ACTIVE PUBLIC TRUST or SUITABILITY and maintain an active HHS/NIH clearance, Experience supporting federal civilian, defense, or regulated commercial clients, Additional certifications such as CISM, CISA, CCSP, or cloud security credentials, Experience integrating GRC platforms with cloud, DevSecOps, SIEM, asset management, and identity systems, Prior consulting experience with responsibility for client engagement, delivery assurance, and team leadership

What You'll Do.

Architect enterprise GRC modernization programs

Lead enterprise GRC modernization programs

Design scalable GRC platform architectures

Define automated control evidence ingestion pipelines

Integrate data from security systems

Integrate data from IT systems

Integrate data from cloud systems

Integrate data from operational systems

Establish enterprise data integration standards

Lead initiatives to enhance compliance transparency

Enable near-real-time insight

Reduce manual assessment burdens

Reduce reporting burdens

Translate regulatory requirements

Translate policy requirements

Translate control requirements

Oversee mapping of security controls

Oversee operationalization of security controls

Provide technical direction for risk aggregation

Provide technical direction for reporting

Implement quality assurance processes

Implement performance measurement processes

Implement risk management processes

Review architectural designs

Approve architectural designs

Approve integration patterns

Approve technical deliverables

Set technical standards

Reinforce delivery excellence

Support business development activities

Conduct technical reviews

How You'll Work.

Team & Collaboration

Collaborate with cybersecurity engineering stakeholders; Collaborate with cloud stakeholders; Collaborate with data stakeholders; Collaborate with audit stakeholders

Communication Scope

Excellent written communication skills; Excellent verbal communication skills; Ability to brief senior executives; Ability to brief technical stakeholders

Process & Methodology

Lead complex modernization efforts, Strategy through execution

Full Job Description

**_Job Family_ :** Cyber Consulting ** _Travel Required_ :** Up to 10% **_Clearance Required_ :** Active Public Trust _**What You Will Do:**_ Guidehouse’s Cybersecurity practice helps organizations modernize governance, risk, and compliance (GRC) capabilities to improve transparency, decision‑making, and resilience in complex regulatory environments. Our teams work at the intersection of cybersecurity strategy, enterprise risk management, and technology enablement to help clients operationalize compliance and aggregate risk across the enterprise. As a GRC Engineer, you will architect and lead enterprise GRC integration and compliance automation initiatives for federal and commercial clients. You will design scalable GRC platform architectures, establish automated security control evidence ingestion and normalization processes, and define enterprise data integration standards that enable real‑time compliance visibility and risk aggregation. This role is suited for a senior GRC leader who combines deep knowledge of cybersecurity governance frameworks with technical expertise in platform architecture, data integration, and automation, and who can lead complex modernization efforts from strategy through execution. This role positions you as a technical and strategic leader in GRC modernization, enabling organizations to shift from manual compliance toward automated, data‑driven governance and enterprise risk transparency. **Key Responsibilities** * Architect and lead enterprise GRC modernization programs, providing technical leadership across strategy, platform design, integration, and implementation. * Design scalable GRC platform architectures that support automated control management, continuous monitoring, compliance reporting, and enterprise risk aggregation. * Define and implement automated control evidence ingestion pipelines, integrating data from security, IT, cloud, and operational systems into centralized GRC platforms. * Establish enterprise data integration

Free ATS check

Applying for this Governance, Risk, and Compliance Engineer role?

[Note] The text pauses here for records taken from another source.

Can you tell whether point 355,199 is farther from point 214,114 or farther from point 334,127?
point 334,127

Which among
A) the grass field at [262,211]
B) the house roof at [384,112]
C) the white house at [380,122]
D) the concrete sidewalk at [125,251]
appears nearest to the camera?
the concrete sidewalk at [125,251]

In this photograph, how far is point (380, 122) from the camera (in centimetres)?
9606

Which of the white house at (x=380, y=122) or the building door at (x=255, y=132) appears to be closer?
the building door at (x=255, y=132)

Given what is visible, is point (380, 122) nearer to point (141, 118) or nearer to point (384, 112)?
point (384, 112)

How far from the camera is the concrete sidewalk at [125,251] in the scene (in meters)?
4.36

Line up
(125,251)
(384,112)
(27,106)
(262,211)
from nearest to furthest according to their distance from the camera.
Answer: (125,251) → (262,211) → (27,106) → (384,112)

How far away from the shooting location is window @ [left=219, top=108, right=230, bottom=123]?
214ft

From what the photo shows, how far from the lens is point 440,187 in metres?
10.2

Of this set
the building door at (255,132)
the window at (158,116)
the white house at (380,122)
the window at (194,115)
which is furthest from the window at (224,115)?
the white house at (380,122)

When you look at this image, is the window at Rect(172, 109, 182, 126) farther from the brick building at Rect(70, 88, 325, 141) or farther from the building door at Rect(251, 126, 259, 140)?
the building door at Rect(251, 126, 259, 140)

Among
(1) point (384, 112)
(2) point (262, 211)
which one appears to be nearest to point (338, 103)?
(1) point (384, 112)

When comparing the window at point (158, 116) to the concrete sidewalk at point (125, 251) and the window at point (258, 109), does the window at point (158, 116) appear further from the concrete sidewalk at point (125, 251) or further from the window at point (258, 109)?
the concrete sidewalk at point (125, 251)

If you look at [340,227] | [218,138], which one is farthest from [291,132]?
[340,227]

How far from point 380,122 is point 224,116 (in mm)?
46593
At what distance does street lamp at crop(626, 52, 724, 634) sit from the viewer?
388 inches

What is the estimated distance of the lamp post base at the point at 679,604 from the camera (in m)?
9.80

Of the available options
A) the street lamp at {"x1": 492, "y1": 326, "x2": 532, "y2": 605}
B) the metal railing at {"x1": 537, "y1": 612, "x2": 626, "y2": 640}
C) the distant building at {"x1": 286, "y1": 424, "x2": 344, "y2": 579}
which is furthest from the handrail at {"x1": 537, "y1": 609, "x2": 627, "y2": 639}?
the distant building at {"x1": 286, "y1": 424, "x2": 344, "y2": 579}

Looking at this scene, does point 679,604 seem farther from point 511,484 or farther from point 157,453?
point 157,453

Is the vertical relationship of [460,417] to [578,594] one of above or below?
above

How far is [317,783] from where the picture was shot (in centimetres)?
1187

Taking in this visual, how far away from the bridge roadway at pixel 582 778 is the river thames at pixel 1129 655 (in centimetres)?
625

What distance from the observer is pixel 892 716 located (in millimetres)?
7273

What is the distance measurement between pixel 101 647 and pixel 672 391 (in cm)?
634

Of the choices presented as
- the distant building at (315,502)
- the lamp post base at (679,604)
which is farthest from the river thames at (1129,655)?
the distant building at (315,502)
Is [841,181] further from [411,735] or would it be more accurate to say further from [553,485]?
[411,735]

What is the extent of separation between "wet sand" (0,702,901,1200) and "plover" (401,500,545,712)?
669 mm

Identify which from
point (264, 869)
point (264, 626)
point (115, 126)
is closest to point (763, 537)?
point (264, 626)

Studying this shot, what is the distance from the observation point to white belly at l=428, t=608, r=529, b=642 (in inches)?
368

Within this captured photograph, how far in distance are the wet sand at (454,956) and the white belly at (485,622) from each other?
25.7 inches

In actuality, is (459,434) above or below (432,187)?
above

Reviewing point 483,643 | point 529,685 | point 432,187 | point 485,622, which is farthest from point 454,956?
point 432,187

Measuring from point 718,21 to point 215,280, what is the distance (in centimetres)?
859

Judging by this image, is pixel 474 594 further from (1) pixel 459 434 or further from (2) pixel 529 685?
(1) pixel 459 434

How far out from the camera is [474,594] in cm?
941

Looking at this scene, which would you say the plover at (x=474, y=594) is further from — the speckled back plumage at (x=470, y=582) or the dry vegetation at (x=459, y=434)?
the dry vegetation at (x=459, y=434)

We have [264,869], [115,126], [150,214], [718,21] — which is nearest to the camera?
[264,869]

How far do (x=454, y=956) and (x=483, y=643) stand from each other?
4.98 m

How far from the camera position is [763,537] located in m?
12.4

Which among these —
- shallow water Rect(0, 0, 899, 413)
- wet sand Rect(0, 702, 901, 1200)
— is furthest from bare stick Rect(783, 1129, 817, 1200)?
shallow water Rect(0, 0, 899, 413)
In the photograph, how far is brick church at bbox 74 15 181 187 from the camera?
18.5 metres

Most applicants get filtered before a human reads their resume. See if yours makes the cut.

Should you apply? AI reads your resume vs this job — match score, gaps to address, ATS keywords.

SKILL SIGNAL 46 detected · ranked by frequency

Compliance automation ×6

Data integration ×6

Automation ×4

Security control evidence ingestion ×4

Continuous monitoring ×4

Compliance reporting ×4

Enterprise risk aggregation ×4

GRC platform architectures ×3

Risk aggregation ×3

GRC integration ×3

Platform architecture ×3

Data integration standards ×3

Automated control management ×3

Automated workflows ×3

GRC platforms ×3

Cloud integration ×3

DevSecOps integration ×3

SIEM integration ×3

Asset management integration ×3

Identity systems integration ×3

ServiceNow ×2

Qmulos ×2

Archer ×2

NIST SP 800-53

NIST SP 800-37

FISMA

ISO 27001

Cloud

DevSecOps

SIEM

Asset management

Identity systems

Role Details

Seniority mid

Experience 9–10 yrs

Level Senior

Type FULL TIME

Education Bachelor's degree in Cybersecurity, Information Systems, Com

AI-Extracted Insights

Domain Areas

cybersecurity-governance-frameworksregulated-environmentsnist-sp-800-53nist-sp-800-37fismaiso-27001

Certifications

Certified in Governance, Risk and Compliance (CGRC)Certified Information Systems Security Professional (CISSP)CISMCISACCSP

How to Apply on Workday

Workday has a multi-step form — save your progress after every section.
"Apply With LinkedIn" can fail or lose data; manual entry is more reliable.
Watch for the "Submit for Review" final step — hitting "Save" alone does not submit.
Job requisition numbers are useful when following up with HR by email.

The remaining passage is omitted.